STATED PROBLEM: Can the data below be echoed back word for word?

— START OF DATA RECORDS —

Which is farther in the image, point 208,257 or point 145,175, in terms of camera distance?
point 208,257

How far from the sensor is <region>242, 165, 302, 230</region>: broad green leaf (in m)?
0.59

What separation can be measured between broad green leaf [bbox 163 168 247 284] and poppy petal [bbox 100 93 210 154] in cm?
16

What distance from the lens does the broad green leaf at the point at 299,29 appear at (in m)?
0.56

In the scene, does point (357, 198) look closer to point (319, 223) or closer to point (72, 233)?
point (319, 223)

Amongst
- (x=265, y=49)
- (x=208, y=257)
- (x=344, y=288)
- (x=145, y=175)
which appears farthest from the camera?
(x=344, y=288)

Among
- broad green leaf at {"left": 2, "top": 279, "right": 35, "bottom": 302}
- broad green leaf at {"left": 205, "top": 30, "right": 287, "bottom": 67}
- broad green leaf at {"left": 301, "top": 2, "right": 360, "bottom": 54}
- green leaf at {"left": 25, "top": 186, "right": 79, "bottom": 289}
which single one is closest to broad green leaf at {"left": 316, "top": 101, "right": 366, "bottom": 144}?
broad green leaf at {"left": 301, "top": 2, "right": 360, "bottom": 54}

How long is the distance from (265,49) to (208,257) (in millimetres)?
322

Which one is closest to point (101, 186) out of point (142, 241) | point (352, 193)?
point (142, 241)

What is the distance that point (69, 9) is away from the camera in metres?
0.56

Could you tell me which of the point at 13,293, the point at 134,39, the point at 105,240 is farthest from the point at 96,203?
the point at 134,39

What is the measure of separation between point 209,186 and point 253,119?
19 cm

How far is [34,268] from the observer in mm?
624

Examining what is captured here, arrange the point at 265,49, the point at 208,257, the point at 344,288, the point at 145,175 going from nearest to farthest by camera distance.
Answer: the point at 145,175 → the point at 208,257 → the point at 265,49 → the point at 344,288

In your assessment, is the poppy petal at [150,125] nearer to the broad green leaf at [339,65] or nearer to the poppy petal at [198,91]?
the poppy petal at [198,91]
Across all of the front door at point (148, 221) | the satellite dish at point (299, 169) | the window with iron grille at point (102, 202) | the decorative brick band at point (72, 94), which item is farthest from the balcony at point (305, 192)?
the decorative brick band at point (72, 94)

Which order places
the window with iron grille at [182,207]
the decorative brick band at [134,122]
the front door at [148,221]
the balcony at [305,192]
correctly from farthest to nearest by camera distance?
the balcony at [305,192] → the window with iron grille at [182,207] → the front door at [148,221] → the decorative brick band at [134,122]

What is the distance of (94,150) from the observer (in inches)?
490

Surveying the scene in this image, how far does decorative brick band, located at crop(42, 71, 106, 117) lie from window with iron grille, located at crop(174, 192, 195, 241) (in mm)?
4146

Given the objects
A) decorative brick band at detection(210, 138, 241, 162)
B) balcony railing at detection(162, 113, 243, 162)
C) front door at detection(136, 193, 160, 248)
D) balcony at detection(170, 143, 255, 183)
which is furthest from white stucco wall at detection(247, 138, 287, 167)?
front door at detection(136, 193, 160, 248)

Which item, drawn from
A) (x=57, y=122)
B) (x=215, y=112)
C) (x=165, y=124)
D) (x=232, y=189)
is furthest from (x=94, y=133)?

— END OF DATA RECORDS —

WRITTEN SOLUTION:
Which is farther in the image, point 208,257 or point 145,175, in terms of camera distance?
point 208,257

How far from the sensor is <region>242, 165, 302, 230</region>: broad green leaf (in m)?
0.59

What separation can be measured between broad green leaf [bbox 163 168 247 284] and poppy petal [bbox 100 93 210 154] in cm?
16

What distance from the lens does the broad green leaf at the point at 299,29 appear at (in m)?
0.56

In the scene, does point (357, 198) look closer to point (319, 223) or closer to point (72, 233)?
point (319, 223)

Amongst
- (x=265, y=49)
- (x=208, y=257)
- (x=344, y=288)
- (x=145, y=175)
which appears farthest from the camera?
(x=344, y=288)

Among
- broad green leaf at {"left": 2, "top": 279, "right": 35, "bottom": 302}
- broad green leaf at {"left": 205, "top": 30, "right": 287, "bottom": 67}
- broad green leaf at {"left": 301, "top": 2, "right": 360, "bottom": 54}
- green leaf at {"left": 25, "top": 186, "right": 79, "bottom": 289}
which single one is closest to broad green leaf at {"left": 316, "top": 101, "right": 366, "bottom": 144}?
broad green leaf at {"left": 301, "top": 2, "right": 360, "bottom": 54}

How long is the distance from (265,49) to (208,257) (in millimetres)?
322

Which one is closest to point (101, 186) out of point (142, 241) | point (352, 193)?
point (142, 241)

What is the distance that point (69, 9) is away from the camera in metres?
0.56

Could you tell me which of the point at 13,293, the point at 134,39, the point at 105,240 is farthest from the point at 96,203?
the point at 134,39

What is the measure of separation between point 209,186 and point 253,119?
19 cm

How far is [34,268] from the observer in mm?
624

Examining what is captured here, arrange the point at 265,49, the point at 208,257, the point at 344,288, the point at 145,175 going from nearest to farthest by camera distance.
Answer: the point at 145,175 → the point at 208,257 → the point at 265,49 → the point at 344,288

In your assessment, is the poppy petal at [150,125] nearer to the broad green leaf at [339,65] or nearer to the poppy petal at [198,91]?
the poppy petal at [198,91]
Across all of the front door at point (148, 221) | the satellite dish at point (299, 169) | the window with iron grille at point (102, 202) | the decorative brick band at point (72, 94), which item is farthest from the balcony at point (305, 192)?
the decorative brick band at point (72, 94)

Which order places
the window with iron grille at [182,207]
the decorative brick band at [134,122]
the front door at [148,221]
the balcony at [305,192]
correctly from farthest to nearest by camera distance?
the balcony at [305,192] → the window with iron grille at [182,207] → the front door at [148,221] → the decorative brick band at [134,122]

What is the distance of (94,150) from the observer (in inches)?
490

Surveying the scene in this image, how far does decorative brick band, located at crop(42, 71, 106, 117) lie from window with iron grille, located at crop(174, 192, 195, 241) (in mm)?
4146

Given the objects
A) decorative brick band at detection(210, 138, 241, 162)
B) balcony railing at detection(162, 113, 243, 162)
C) front door at detection(136, 193, 160, 248)
D) balcony at detection(170, 143, 255, 183)
which is furthest from white stucco wall at detection(247, 138, 287, 167)?
front door at detection(136, 193, 160, 248)

Which item, drawn from
A) (x=57, y=122)
B) (x=215, y=112)
C) (x=165, y=124)
D) (x=232, y=189)
is furthest from (x=94, y=133)?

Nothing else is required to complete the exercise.